Many Washington insiders believe the Camp tax reform plan could form the base from which Congress rewrites the current tax code—but they believe this work will not happen prior to the November 2014 mid-term elections.

To Learn More : Contact Diane Boyle

Bipartisan Pension Bill Would Expand Multiple Employer Plan Rules, Add New 401(k) Safe Harbor

On January 30, Sens. Susan Collins (R-ME) and Bill Nelson (D-FL) introduced S.1970, legislation that would expand the ability of small employers to join a multiple employer pension plan (MEP), and would add an optional second safe harbor discrimination rule for 401(k) and other defined contribution (DC) pension plans. The bill would “increase access to retirement plans and make it easier for folks to put more money aside,” said Sen. Nelson.

S.1970 contains four distinct sections. One modifies current MEP rules; another one adds a new automatic contribution safe harbor; another provides discrimination testing relief under current law safe harbor rules; and one simplifies the ability of individuals to claim the retirement saver's credit.

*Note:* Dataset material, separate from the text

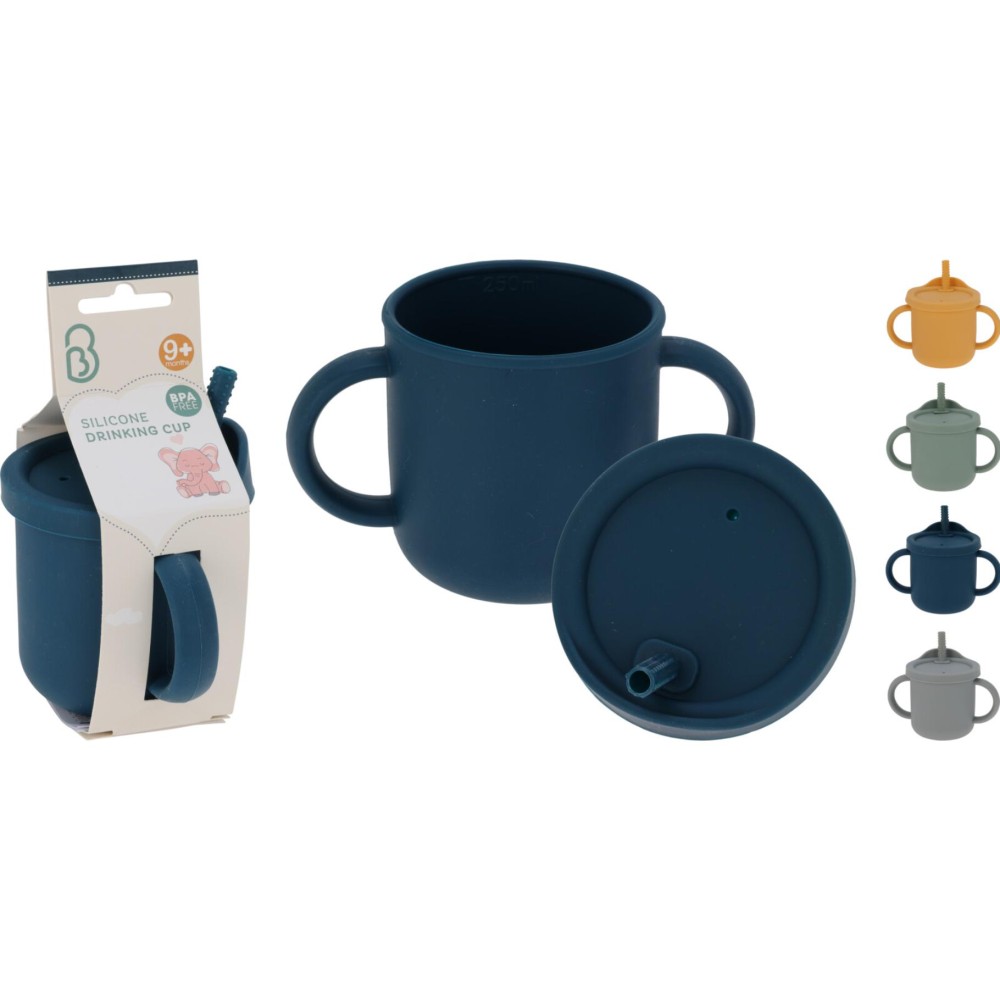 Drinkbeker m handvaten 250ml/8.4oz silicone 5 asst (assortiment – willekeurige uitvoering)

MEPs : The Retirement Security Act would waive current law's requirement that there be a connection among unrelated businesses in order to join a MEP. The waiver would be available to businesses with fewer than 500 employees. The bill also modifies the rule that causes the MEP to fail the pension qualification rules if any participant employer in the MEP fails the rules. Under the modification, only the business that fails would be subject to plan failure sanctions. Each participating MEP employer would retain its fiduciary duty to its employees. The bill also provides for simplified reporting and disclosure by MEPs.

Automatic Contribution Plan Safe Harbor : In addition, S.1970 would add a new, optional safe harbor for automatic enrollment plans seeking to avoid the need for annual discrimination testing. Under the new safe harbor, an automatic enrollment DC plan sponsor could match employee contributions of up to 10 percent of compensation. It also provides a tax credit for employers of fewer than 100 workers to offset the cost of a match above six percent. Details include:

•  The automatic enrollment contribution level (which could be changed by employees) would be six percent of compensation in the first year, eight percent of compensation in the second year, and 10 percent of compensation in all subsequent years

•  Matching contributions for all eligible non-highly compensated employees (NHCEs) would have to equal 100 percent of the employee's contribution on the first one percent of pay; 50 percent on the next five percent of pay; and 25 percent on the next four percent of pay

•  The amount of the tax credit would be limited to the first two percent of each NHCE's matching contributions and would be available for only the first five years of the NHCE's participation in the plan

Discrimination Testing under Current Law Safe Harbor : The bill would exempt a plan that uses the current law discrimination test safe harbor from both top-heavy rules and annual testing requirements applicable to pre-tax elective contributions and matching contributions, but not after-tax employee contributions. Notice and disclosure requirements are also included in this section of the bill.

Saver's Credit and Form 1040EZ : Finally, the Collins-Nelson bill directs the Treasury Department to revise Form 1040EZ so that individuals claiming the saver's tax credit could do so on the easier tax form rather than having to use the longer, more complicated Form 1040.

The retirement community generally supports the Collins-Nelson bill, although some observers have raised concerns about the potential for the bill to favor higher-income plan participants over rank-and-file workers. Whether the measure will move through the legislative process this year is questionable—the bill will likely carry a significant revenue cost; it will run into resistance among lawmakers who are focused on a complete overhaul of the tax code; and some observers will say it tilts too much in favor of wealthier retirement savers. However, it does incentivize employers to set up retirement plans and the growing concern about the adequacy of Americans' retirement savings rate could spark more interest in the bill.